## Written exercise
Transcribe every one of the records below word for word, with no changes.

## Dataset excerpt
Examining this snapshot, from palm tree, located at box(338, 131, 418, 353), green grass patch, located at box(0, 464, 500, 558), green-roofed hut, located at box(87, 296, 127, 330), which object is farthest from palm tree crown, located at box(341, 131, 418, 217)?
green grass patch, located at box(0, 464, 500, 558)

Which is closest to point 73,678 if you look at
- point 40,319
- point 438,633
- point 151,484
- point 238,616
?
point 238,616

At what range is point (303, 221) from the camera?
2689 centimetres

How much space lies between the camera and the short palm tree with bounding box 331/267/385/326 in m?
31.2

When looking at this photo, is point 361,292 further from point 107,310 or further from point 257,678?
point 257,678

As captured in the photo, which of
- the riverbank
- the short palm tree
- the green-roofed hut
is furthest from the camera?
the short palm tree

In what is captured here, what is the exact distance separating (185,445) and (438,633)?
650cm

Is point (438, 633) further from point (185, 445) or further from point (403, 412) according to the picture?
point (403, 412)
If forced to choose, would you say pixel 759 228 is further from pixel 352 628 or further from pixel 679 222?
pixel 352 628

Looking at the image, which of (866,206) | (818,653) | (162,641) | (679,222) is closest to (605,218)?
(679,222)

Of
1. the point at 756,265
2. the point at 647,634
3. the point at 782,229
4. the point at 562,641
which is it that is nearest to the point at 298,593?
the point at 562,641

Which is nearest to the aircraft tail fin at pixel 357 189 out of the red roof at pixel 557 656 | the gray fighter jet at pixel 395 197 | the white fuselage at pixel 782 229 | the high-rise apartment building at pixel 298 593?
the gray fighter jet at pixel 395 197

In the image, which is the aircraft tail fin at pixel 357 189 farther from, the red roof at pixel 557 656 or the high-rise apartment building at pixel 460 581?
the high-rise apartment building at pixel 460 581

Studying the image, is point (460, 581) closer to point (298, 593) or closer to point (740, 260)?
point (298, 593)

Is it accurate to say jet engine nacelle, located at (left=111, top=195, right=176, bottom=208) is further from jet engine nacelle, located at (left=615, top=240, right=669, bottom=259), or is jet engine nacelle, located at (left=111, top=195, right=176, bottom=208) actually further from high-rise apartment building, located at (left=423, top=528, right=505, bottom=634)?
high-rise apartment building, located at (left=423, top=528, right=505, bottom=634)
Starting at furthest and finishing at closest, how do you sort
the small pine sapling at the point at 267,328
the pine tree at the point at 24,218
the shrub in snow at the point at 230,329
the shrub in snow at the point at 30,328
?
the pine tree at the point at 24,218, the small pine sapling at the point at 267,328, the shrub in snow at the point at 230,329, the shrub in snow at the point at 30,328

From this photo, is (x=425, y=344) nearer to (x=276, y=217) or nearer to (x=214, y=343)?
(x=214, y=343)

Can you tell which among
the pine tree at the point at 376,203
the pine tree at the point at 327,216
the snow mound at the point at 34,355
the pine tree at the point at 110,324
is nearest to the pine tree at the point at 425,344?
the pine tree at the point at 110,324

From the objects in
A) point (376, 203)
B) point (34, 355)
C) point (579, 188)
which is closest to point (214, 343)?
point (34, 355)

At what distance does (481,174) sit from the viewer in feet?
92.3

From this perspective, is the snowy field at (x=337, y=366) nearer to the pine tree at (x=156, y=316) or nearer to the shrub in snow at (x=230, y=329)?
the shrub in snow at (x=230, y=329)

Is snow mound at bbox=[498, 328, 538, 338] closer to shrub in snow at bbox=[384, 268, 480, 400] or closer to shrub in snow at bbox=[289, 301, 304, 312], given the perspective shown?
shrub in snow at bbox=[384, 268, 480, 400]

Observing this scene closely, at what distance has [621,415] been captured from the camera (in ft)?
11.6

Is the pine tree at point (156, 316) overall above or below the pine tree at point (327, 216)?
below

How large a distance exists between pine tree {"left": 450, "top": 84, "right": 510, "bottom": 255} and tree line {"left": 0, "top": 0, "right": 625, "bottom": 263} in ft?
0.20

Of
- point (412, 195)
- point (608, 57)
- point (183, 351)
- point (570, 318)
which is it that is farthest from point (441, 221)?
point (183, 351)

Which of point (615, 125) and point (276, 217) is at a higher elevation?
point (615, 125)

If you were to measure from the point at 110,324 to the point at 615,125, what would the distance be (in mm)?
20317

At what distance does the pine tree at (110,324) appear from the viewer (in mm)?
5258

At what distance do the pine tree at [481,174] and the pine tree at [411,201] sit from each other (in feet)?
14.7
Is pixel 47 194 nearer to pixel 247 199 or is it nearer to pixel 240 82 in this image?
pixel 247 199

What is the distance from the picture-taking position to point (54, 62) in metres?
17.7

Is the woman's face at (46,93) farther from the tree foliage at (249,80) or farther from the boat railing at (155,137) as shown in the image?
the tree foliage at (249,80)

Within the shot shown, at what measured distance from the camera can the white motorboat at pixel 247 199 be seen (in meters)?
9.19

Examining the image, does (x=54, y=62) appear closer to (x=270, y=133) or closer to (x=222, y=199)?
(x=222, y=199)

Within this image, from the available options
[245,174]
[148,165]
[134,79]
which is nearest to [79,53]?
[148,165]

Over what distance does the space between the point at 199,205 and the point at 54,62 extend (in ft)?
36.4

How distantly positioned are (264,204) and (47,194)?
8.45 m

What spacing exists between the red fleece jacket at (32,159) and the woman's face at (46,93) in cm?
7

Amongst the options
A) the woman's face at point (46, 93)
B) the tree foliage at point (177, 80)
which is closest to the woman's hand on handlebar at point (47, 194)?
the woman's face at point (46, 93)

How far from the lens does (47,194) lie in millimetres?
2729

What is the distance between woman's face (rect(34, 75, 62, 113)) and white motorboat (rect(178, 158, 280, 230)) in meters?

## Response to this task
Examining this snapshot, from palm tree, located at box(338, 131, 418, 353), green grass patch, located at box(0, 464, 500, 558), green-roofed hut, located at box(87, 296, 127, 330), which object is farthest from palm tree crown, located at box(341, 131, 418, 217)?
green grass patch, located at box(0, 464, 500, 558)

Which is closest to point 73,678 if you look at
- point 40,319
- point 438,633
- point 151,484
- point 238,616
?
point 238,616

At what range is point (303, 221) from the camera?
2689 centimetres

How much space lies between the camera and the short palm tree with bounding box 331/267/385/326 in m?
31.2

When looking at this photo, is point 361,292 further from point 107,310 or further from point 257,678?
point 257,678

As captured in the photo, which of
- the riverbank
- the short palm tree
- the green-roofed hut
is furthest from the camera?
the short palm tree

In what is captured here, what is the exact distance separating (185,445) and (438,633)?
650cm

Is point (438, 633) further from point (185, 445) or further from point (403, 412) according to the picture?
point (403, 412)
If forced to choose, would you say pixel 759 228 is further from pixel 352 628 or further from pixel 679 222?
pixel 352 628

Looking at the image, which of (866,206) | (818,653) | (162,641) | (679,222) is closest to (605,218)?
(679,222)

Of
1. the point at 756,265
2. the point at 647,634
3. the point at 782,229
4. the point at 562,641
which is it that is nearest to the point at 298,593?
the point at 562,641

Which is nearest to the aircraft tail fin at pixel 357 189 out of the red roof at pixel 557 656 | the gray fighter jet at pixel 395 197 | the white fuselage at pixel 782 229 | the high-rise apartment building at pixel 298 593?
the gray fighter jet at pixel 395 197

In the image, which is the aircraft tail fin at pixel 357 189 farther from, the red roof at pixel 557 656 or the high-rise apartment building at pixel 460 581?
the high-rise apartment building at pixel 460 581

Studying the image, is point (460, 581) closer to point (298, 593) or closer to point (740, 260)?
point (298, 593)

Is it accurate to say jet engine nacelle, located at (left=111, top=195, right=176, bottom=208) is further from jet engine nacelle, located at (left=615, top=240, right=669, bottom=259), or is jet engine nacelle, located at (left=111, top=195, right=176, bottom=208) actually further from high-rise apartment building, located at (left=423, top=528, right=505, bottom=634)?
high-rise apartment building, located at (left=423, top=528, right=505, bottom=634)
Starting at furthest and finishing at closest, how do you sort
the small pine sapling at the point at 267,328
the pine tree at the point at 24,218
the shrub in snow at the point at 230,329
the shrub in snow at the point at 30,328
?
the pine tree at the point at 24,218, the small pine sapling at the point at 267,328, the shrub in snow at the point at 230,329, the shrub in snow at the point at 30,328

From this photo, is (x=425, y=344) nearer to (x=276, y=217) or nearer to (x=214, y=343)?
(x=214, y=343)

Can you tell which among
the pine tree at the point at 376,203
the pine tree at the point at 327,216
the snow mound at the point at 34,355
the pine tree at the point at 110,324
is nearest to the pine tree at the point at 425,344?
the pine tree at the point at 110,324

From the objects in
A) point (376, 203)
B) point (34, 355)
C) point (579, 188)
which is closest to point (214, 343)?
point (34, 355)

At what distance does (481,174) sit from the viewer in feet?
92.3

From this perspective, is the snowy field at (x=337, y=366) nearer to the pine tree at (x=156, y=316) or nearer to the shrub in snow at (x=230, y=329)?
the shrub in snow at (x=230, y=329)

Is snow mound at bbox=[498, 328, 538, 338] closer to shrub in snow at bbox=[384, 268, 480, 400] or closer to shrub in snow at bbox=[289, 301, 304, 312], given the perspective shown?
shrub in snow at bbox=[384, 268, 480, 400]

Observing this scene closely, at what distance has [621,415] been captured from the camera (in ft)?
11.6

Is the pine tree at point (156, 316) overall above or below the pine tree at point (327, 216)?
below

How large a distance exists between pine tree {"left": 450, "top": 84, "right": 510, "bottom": 255} and tree line {"left": 0, "top": 0, "right": 625, "bottom": 263} in ft?
0.20

Of
- point (412, 195)
- point (608, 57)
- point (183, 351)
- point (570, 318)
which is it that is farthest from point (441, 221)?
point (183, 351)

Which of point (615, 125) and point (276, 217) is at a higher elevation?
point (615, 125)

If you were to measure from the point at 110,324 to the point at 615,125, what would the distance be (in mm)?
20317

At what distance does the pine tree at (110,324) appear from the viewer (in mm)?
5258

At what distance do the pine tree at [481,174] and the pine tree at [411,201] sit from each other (in feet)?
14.7
Is pixel 47 194 nearer to pixel 247 199 or is it nearer to pixel 240 82 in this image?
pixel 247 199

What is the distance from the picture-taking position to point (54, 62) in metres?
17.7

Is the woman's face at (46,93) farther from the tree foliage at (249,80) or farther from the boat railing at (155,137) as shown in the image?
the tree foliage at (249,80)

Within the shot shown, at what measured distance from the camera can the white motorboat at pixel 247 199 be seen (in meters)?
9.19

Examining the image, does (x=54, y=62) appear closer to (x=270, y=133) or closer to (x=222, y=199)?
(x=222, y=199)

Within this image, from the available options
[245,174]
[148,165]
[134,79]
which is nearest to [79,53]?
[148,165]

Over what distance does the space between the point at 199,205 and the point at 54,62 extend (in ft)?
36.4

How distantly positioned are (264,204) and (47,194)?
8.45 m

What spacing exists between the red fleece jacket at (32,159) and the woman's face at (46,93) in cm?
7

Amongst the options
A) the woman's face at point (46, 93)
B) the tree foliage at point (177, 80)
which is closest to the woman's hand on handlebar at point (47, 194)?
the woman's face at point (46, 93)

How far from the lens does (47,194) lie in millimetres?
2729

What is the distance between woman's face (rect(34, 75, 62, 113)) and white motorboat (rect(178, 158, 280, 230)) in meters?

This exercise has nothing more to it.